What to produce - According to the notebook excerpt below, what two processing steps does the author apply to the text instead of complicated NLP?

Passage provided -
*-*-*

Notice that I'm not doing any complicated NLP processing; I'm just doing regex tokenization, and dropping stopwords.

The "class Text" is probably an unnecessary elaboration; however, when I started this notebook, I wasn't sure how much complexity I was going to need, so I wanted to come up with some way to "black box" that complexity.

In [2]:
import glob, codecs, re, random, time
from nltk.corpus import stopwords
        
sw = set(stopwords.words('english'))

class Text():
    
    def __init__(self, parm_path_to_file):
    
        self.author_title = parm_path_to_file.split('/')[-1].replace('.txt', '')
        
        self.raw_text = re.sub('\s+', ' ', codecs.open(parm_path_to_file, 'r', encoding='utf-8').read())
        
        self.tokens = []
        for t in re.split('[^a-z]', self.raw_text.lower()):
            if t > '' and t not in sw:
                self.tokens.append(t)
        
    def get_random_slice(self, parm_slice_length):
        
        last_possible_starting_position = len(self.tokens) - parm_slice_length - 1
        
        starting_position = random.randint(0, last_possible_starting_position)
        ending_position = starting_position + parm_slice_length
        
        token_slice = self.tokens[starting_position: ending_position]
        
        return token_slice
        
#  --------------------------------------------------------------------------------

start_time = time.time()

*-*-*

Supplied material -

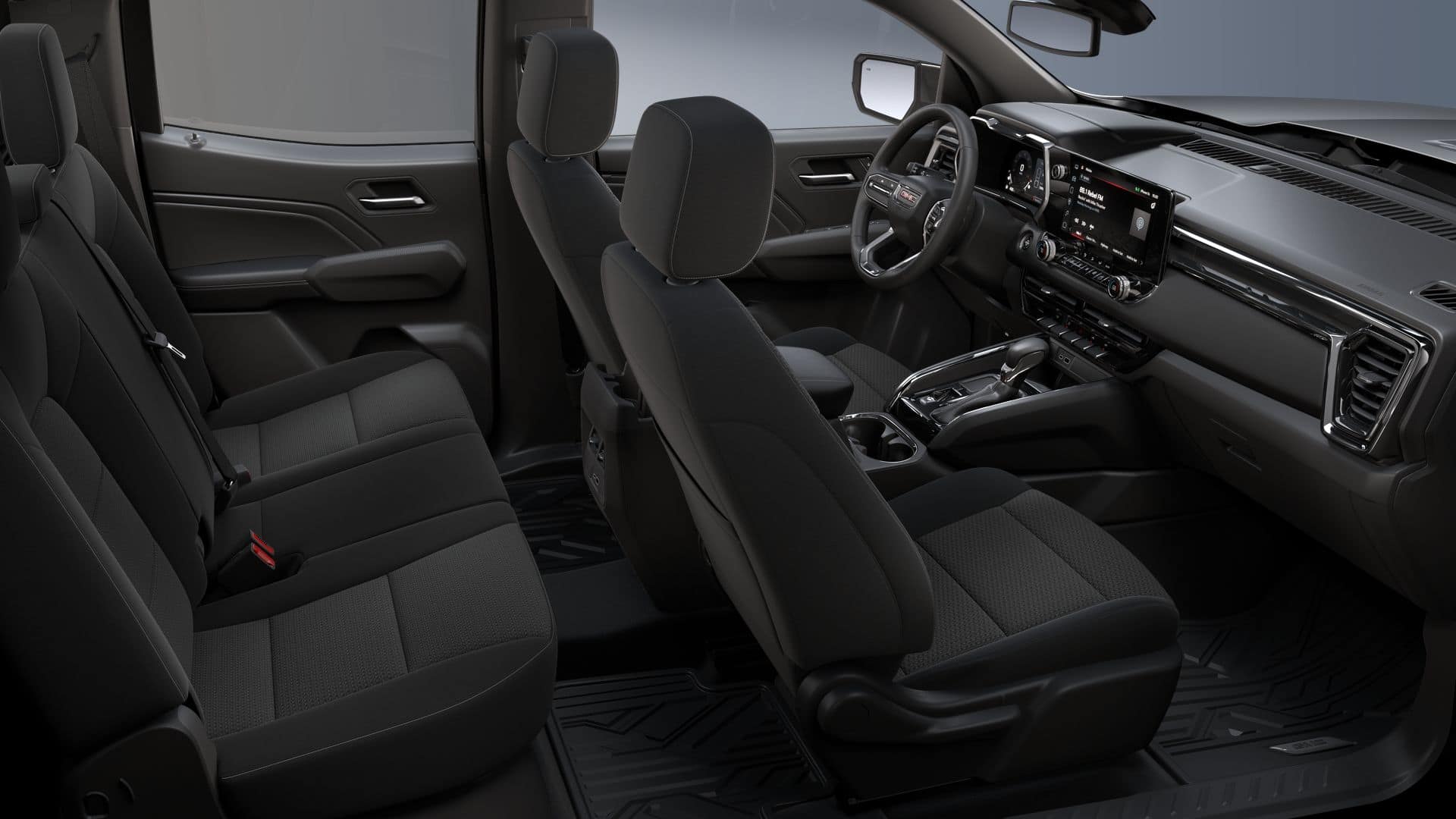 2026 GMC Canyon Elevation - Photo 33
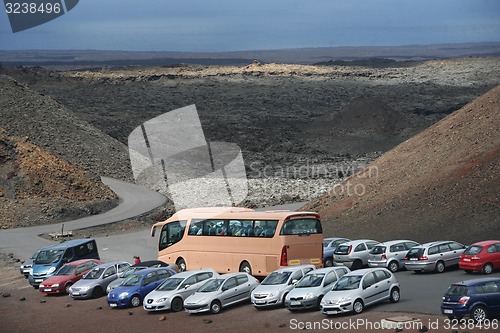 Image of EUROPE CANARY ISLANDS LANZAROTE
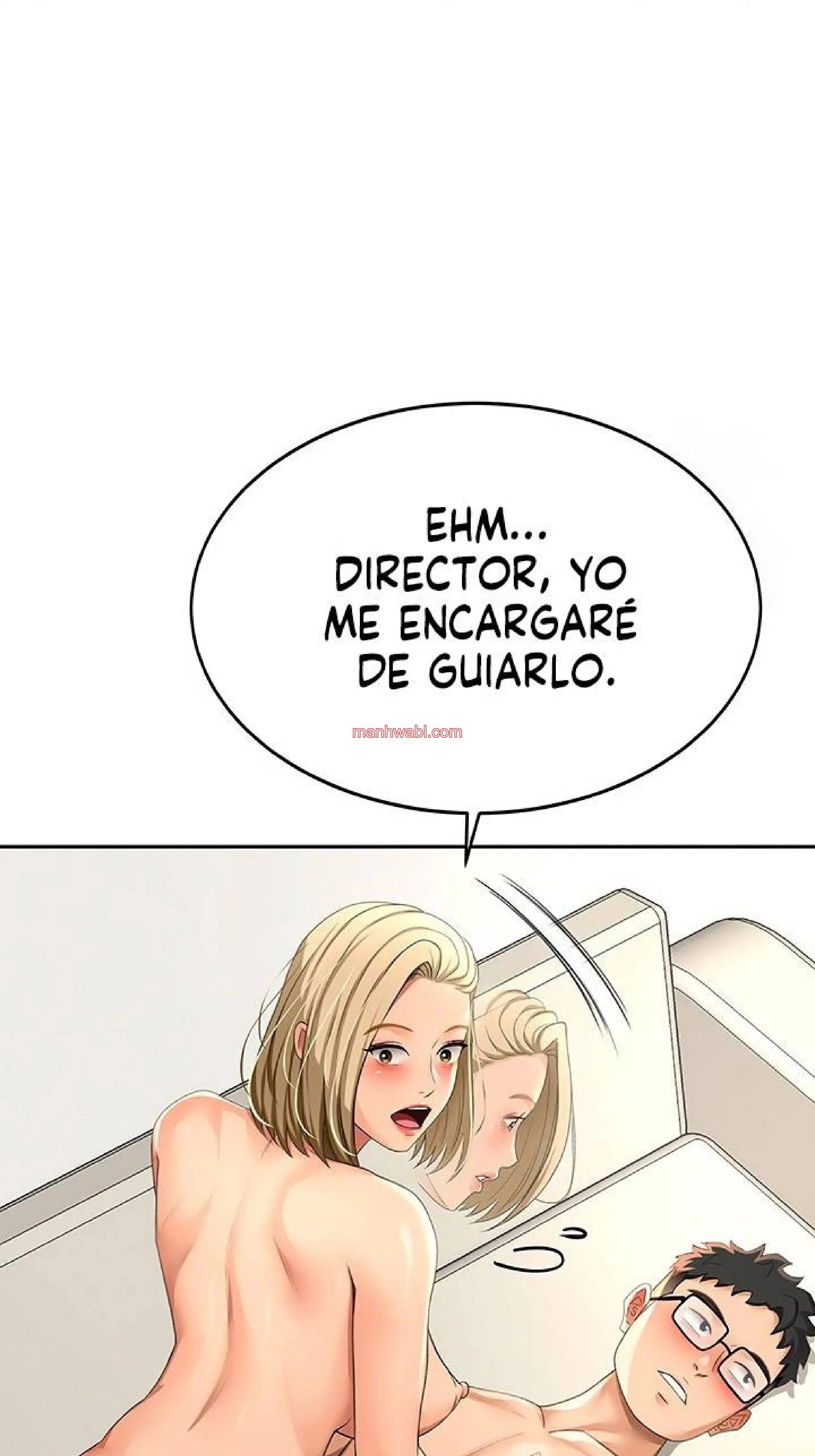 La azotea secreta de Kim - Capítulo 12_2 manhwa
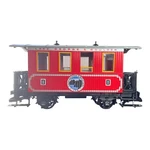 Vintage Lgb 3306 Lake George & Boulder Passenger Car #1 Box West Germany 1991. Fixed Price $94.99.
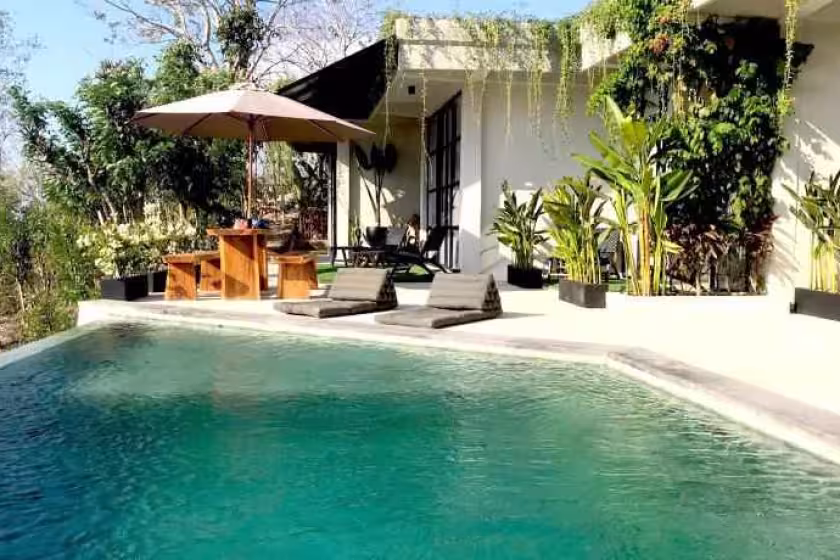 Вилла, 3 спальни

*-*-*

The completed task - Regex tokenization and dropping stopwords.